** BEGIN EXTRACT PROVIDED **

Log Cabin Chronicles

RELUCTANT RAMBO

cops
Jim, Iqbal, Andy

JIM AUSTIN
Putney, Vermont

From 1985 1987 I was an active member of the Royal Papua New Guinea Police Force. It was at a time when law and order was at a low ebb. Criminals owned the night and theft, murder and rape was rampant. Tribal fighting had been a way of life in Papua, New Guinea for the past millennium or so and the advent of civilization, with towns and schools and government, did not take the fighting nature of the people into consideration. The regular police were mostly ineffective.

Myself and ten other expatriate men joined the inaugural reserve police force of fifty or so in Mt. Hagen, the capital city of the Western Highlands Province, known predictably, as the "Wild West." My good friend and golfing buddy Andy McArthur was the catalyst behind all the expats who signed up for reserve police duties.

Andy was a Scotsman. He was known as a fair golfer who liked to gamble, drink, brag, fight, and behave like a boor except when there were ladies present. In other words he was much like the rest of us. During an evening of drinking following a day on the links Andy brought up the idea of joining the Royal Papua New Guinea Constabulary. Naturally we all thought this was a grand idea.

** END EXTRACT PROVIDED **
** BEGIN SUPPLIED MATERIAL **

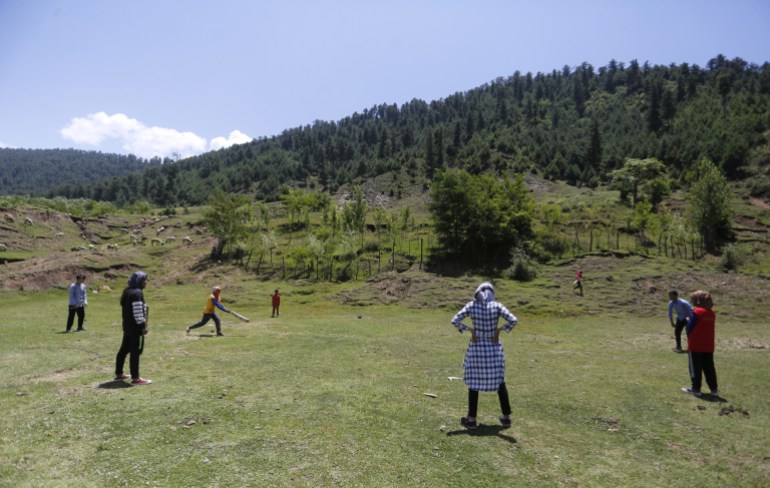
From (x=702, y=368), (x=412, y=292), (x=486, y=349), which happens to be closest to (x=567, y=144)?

** END SUPPLIED MATERIAL **
** BEGIN SUPPLIED MATERIAL **

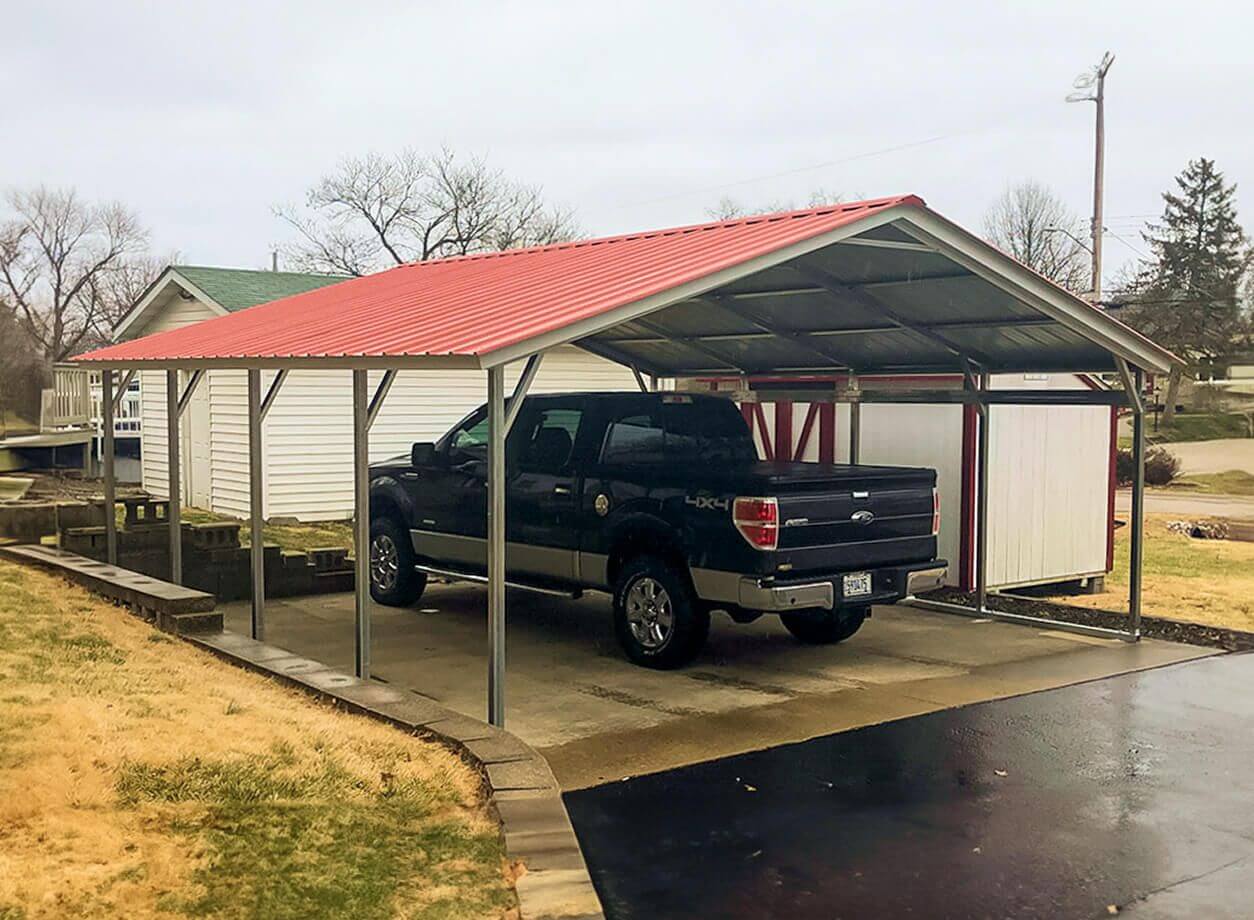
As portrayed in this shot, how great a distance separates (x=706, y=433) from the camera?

** END SUPPLIED MATERIAL **

EXERCISE INSTRUCTIONS:
A. In the account of the Papua New Guinea police reserve, echo the text from "From 1985 1987" up to and including "reserve police duties.".
B. Sum up the account of the Papua New Guinea police reserve in two sentences.
C. According to the account of the Papua New Guinea police reserve, Mt. Hagen is the capital city of which province?

WRITTEN ANSWERS:
A.
From 1985 1987 I was an active member of the Royal Papua New Guinea Police Force. It was at a time when law and order was at a low ebb. Criminals owned the night and theft, murder and rape was rampant. Tribal fighting had been a way of life in Papua, New Guinea for the past millennium or so and the advent of civilization, with towns and schools and government, did not take the fighting nature of the people into consideration. The regular police were mostly ineffective.

Myself and ten other expatriate men joined the inaugural reserve police force of fifty or so in Mt. Hagen, the capital city of the Western Highlands Province, known predictably, as the "Wild West." My good friend and golfing buddy Andy McArthur was the catalyst behind all the expats who signed up for reserve police duties.

B. From 1985 to 1987 the writer served in the Royal Papua New Guinea Police Force, at a time when crime was rampant and the regular police were mostly ineffective. The writer and ten other expatriate men joined the first reserve police force in Mt. Hagen, after Andy McArthur, a Scottish golfing friend, raised the idea during an evening of drinking.

C. The Western Highlands Province.